Pese a ello y afortunadamente, el camp no ha muerto; solamente ha cambiado en sus objetivos. Es cierto que, con la apertura social promovida por el posmodernismo, su utilización como herramienta política para imponer la visibilidad homosexual ha perdido relevancia. Sin embargo, con el objeto de promover en nuestro actual mundo “posposmodernista” convicciones alimentadas por renovados valores humanistas, el legado del camp continúa impregnando de ironía, esteticismo, teatralidad y humor la escena de las artes. Basta con observar, por ejemplo, obras de los escultores contemporáneos Maurizio Cattelan o Damien Hirst.57 Him, de Cattelan (2001), es una escultura expuesta generalmente en solitario, que reproduce fielmente el físico de un niño arrodillado en actitud de rezar, vestido con un auténtico traje de paño gris y con una melena de cabello natural esmeradamente peinada. La obra recibe al visitante de espaldas, en un ambiente de recogimiento acentuado por la vívida actitud de un niño rezando hacia un vacío que permite al público circular en derredor. De tal manera, al acercarse el deferente espectador y rodear la penitente imagen en el museo, descubre que no de una ingenua criatura se trata, sino de una reconstrucción de la figura de Adolf Hitler. La elección de exponer Him en 2012 junto a las rejas que cierran el espacio que ocupara el gueto de Varsovia fue indudablemente impactante.58 En tan emblemático entorno, el espectador se debate entre la estética, la mofa y la crítica histórico-social de la estatua realizada por Cattelan que, mediante el esteticismo, el humor y la ironía del camp, inexorablemente remite a la tragedia implícita en la conflictiva idea de la banalidad del mal (Arendt, 1963).59 Maurizio Cattelan no ha dudado en proyectar la sensibilidad camp también a su persona y, como otra manifestación de su esteticismo burlón y artificioso, adoptó un Doppelgänger en la vida real con el que logró embaucar tanto al gran público como a audiencias especializadas en arte.60
For the Love of God (Damien Hirst, 2007) es otra excelente muestra de la vigencia del esteticismo, la ironía y la teatralidad del camp. Hirst –artista conocido por sus tiburones preservados en formalina como Death Denied (2008) y otras instalaciones afines– utiliza para For the Love of God un auténtico cráneo humano. El cráneo –reconocido por expertos como masculino y de origen europeo, de entre 1720 y 1810– fue bañado por Hirst en platino y totalmente incrustado de diamantes. La obra es una sobrecogedora representación del memento mori en el que toda significación se desploma en la nada; un ejemplar de vanitas61 elaborado con más de mil quilates de diamantes de variados tamaños, incluida una elaborada composición de diamantes lágrima insertada en la frente, a modo de faro.

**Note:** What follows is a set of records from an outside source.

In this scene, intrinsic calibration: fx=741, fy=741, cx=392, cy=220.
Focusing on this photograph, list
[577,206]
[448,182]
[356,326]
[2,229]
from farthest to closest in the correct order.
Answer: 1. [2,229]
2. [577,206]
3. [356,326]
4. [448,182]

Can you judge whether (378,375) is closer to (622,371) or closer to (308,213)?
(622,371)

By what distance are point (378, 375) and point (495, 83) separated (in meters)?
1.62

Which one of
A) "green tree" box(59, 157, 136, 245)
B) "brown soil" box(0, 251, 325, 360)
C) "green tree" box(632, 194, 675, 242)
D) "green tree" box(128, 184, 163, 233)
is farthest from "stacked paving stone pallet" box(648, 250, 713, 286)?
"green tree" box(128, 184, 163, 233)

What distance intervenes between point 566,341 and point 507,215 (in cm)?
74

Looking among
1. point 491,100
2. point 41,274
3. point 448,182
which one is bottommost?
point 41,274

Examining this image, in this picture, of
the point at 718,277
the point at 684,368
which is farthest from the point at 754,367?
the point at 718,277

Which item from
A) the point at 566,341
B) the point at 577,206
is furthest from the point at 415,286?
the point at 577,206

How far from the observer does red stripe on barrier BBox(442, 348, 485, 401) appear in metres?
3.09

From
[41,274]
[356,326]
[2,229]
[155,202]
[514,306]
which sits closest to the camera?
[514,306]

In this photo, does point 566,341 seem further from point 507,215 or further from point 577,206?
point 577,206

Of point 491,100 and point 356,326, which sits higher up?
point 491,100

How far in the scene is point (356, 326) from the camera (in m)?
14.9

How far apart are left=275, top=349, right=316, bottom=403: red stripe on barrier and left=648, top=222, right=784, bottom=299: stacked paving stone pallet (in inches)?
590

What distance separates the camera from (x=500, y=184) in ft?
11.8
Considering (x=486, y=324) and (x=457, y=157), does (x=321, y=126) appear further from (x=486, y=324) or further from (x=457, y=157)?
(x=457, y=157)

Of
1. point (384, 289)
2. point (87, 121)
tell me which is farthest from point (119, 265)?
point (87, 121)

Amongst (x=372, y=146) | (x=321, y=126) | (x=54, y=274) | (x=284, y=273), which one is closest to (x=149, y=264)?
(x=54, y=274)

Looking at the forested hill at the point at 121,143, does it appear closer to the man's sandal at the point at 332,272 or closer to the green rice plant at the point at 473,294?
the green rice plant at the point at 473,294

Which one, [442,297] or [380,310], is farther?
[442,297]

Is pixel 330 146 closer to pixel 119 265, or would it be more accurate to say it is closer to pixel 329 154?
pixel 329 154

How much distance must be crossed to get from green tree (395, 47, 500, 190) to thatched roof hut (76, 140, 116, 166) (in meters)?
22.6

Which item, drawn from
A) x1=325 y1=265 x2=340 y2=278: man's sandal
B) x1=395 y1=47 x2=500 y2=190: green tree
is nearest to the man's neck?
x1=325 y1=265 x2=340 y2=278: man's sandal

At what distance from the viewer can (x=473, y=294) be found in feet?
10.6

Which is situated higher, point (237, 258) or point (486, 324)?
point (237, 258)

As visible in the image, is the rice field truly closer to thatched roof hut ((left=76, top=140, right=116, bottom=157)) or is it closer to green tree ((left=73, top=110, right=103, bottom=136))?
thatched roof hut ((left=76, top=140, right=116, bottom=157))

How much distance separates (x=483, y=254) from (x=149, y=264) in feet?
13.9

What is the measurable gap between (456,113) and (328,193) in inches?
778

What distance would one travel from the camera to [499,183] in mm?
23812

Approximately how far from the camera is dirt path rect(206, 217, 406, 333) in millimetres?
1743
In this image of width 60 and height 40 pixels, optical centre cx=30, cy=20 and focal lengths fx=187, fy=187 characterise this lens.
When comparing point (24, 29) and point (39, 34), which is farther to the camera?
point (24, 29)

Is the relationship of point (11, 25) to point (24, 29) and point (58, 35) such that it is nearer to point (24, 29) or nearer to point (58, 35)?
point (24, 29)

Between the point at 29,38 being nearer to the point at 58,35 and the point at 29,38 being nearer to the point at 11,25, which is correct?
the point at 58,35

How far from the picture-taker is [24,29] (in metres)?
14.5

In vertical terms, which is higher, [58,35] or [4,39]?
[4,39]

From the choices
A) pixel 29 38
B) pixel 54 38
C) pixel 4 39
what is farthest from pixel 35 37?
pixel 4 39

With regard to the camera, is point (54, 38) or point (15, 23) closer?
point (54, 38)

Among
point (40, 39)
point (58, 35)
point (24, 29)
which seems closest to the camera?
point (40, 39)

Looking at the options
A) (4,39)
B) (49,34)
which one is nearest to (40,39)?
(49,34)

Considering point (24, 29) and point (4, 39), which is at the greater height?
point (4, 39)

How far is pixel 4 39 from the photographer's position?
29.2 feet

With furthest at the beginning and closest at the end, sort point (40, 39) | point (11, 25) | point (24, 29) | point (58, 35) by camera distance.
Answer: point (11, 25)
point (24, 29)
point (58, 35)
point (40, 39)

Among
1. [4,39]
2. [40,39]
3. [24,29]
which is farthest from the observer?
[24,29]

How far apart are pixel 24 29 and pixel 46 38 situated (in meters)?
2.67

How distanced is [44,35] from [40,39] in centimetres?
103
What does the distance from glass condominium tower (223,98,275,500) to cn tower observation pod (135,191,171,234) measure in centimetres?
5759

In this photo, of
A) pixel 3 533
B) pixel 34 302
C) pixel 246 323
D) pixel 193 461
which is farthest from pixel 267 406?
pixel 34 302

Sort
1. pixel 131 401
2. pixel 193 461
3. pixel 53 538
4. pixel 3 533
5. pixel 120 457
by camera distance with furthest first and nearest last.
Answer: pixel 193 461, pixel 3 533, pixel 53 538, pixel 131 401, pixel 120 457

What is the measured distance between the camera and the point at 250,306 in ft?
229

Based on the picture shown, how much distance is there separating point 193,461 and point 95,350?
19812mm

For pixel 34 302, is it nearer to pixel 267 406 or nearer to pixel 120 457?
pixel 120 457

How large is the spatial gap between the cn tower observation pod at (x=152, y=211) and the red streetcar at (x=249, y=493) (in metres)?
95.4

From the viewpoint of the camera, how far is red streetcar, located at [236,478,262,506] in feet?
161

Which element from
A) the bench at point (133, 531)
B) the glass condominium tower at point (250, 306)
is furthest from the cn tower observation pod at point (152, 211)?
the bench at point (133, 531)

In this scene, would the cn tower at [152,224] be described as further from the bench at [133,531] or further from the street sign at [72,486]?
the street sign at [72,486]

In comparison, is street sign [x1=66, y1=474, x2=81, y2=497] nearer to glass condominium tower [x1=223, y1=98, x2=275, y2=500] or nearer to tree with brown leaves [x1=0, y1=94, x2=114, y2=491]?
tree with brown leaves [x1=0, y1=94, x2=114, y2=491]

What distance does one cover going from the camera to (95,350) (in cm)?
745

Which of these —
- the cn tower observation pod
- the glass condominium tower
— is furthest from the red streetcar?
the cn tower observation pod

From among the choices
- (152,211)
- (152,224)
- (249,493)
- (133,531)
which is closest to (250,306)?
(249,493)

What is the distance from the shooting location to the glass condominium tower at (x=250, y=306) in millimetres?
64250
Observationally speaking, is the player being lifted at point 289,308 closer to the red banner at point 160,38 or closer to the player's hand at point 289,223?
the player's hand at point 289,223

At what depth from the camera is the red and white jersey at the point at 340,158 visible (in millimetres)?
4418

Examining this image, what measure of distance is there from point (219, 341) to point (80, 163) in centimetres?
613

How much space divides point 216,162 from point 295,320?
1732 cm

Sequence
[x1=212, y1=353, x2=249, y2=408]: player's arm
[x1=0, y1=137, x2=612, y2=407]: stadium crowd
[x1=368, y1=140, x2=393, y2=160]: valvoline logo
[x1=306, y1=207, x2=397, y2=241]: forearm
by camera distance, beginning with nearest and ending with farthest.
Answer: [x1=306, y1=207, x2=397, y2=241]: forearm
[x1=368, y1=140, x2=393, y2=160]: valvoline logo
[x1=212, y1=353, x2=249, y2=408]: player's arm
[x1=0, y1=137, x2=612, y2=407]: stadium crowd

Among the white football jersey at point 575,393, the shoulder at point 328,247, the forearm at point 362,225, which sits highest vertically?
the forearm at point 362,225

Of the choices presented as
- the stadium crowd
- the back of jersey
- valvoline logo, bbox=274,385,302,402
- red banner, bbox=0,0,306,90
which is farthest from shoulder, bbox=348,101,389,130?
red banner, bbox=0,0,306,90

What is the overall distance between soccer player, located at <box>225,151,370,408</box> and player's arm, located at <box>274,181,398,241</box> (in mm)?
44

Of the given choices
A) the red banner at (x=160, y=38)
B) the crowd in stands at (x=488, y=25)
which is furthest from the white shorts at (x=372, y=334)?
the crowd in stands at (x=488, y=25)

En esta escultura, Hirst explota tanto la teatralidad como el valor estético y pecuniario de las piedras preciosas, contrastando expresivamente el valor efímero de la vida humana con el eterno valor de los brillantes.
Maurizio Cattelan y Damien Hirst, como ambicionamos demostrar, suscitan asombro y hasta sobresalto en virtud de la implementación de los principios del camp, ya no con la intención de visibilizar la homosexualidad, sino con el propósito de llevar al espectador hacia un pensamiento crítico sobre la vigencia de los valores universales en el siglo XXI.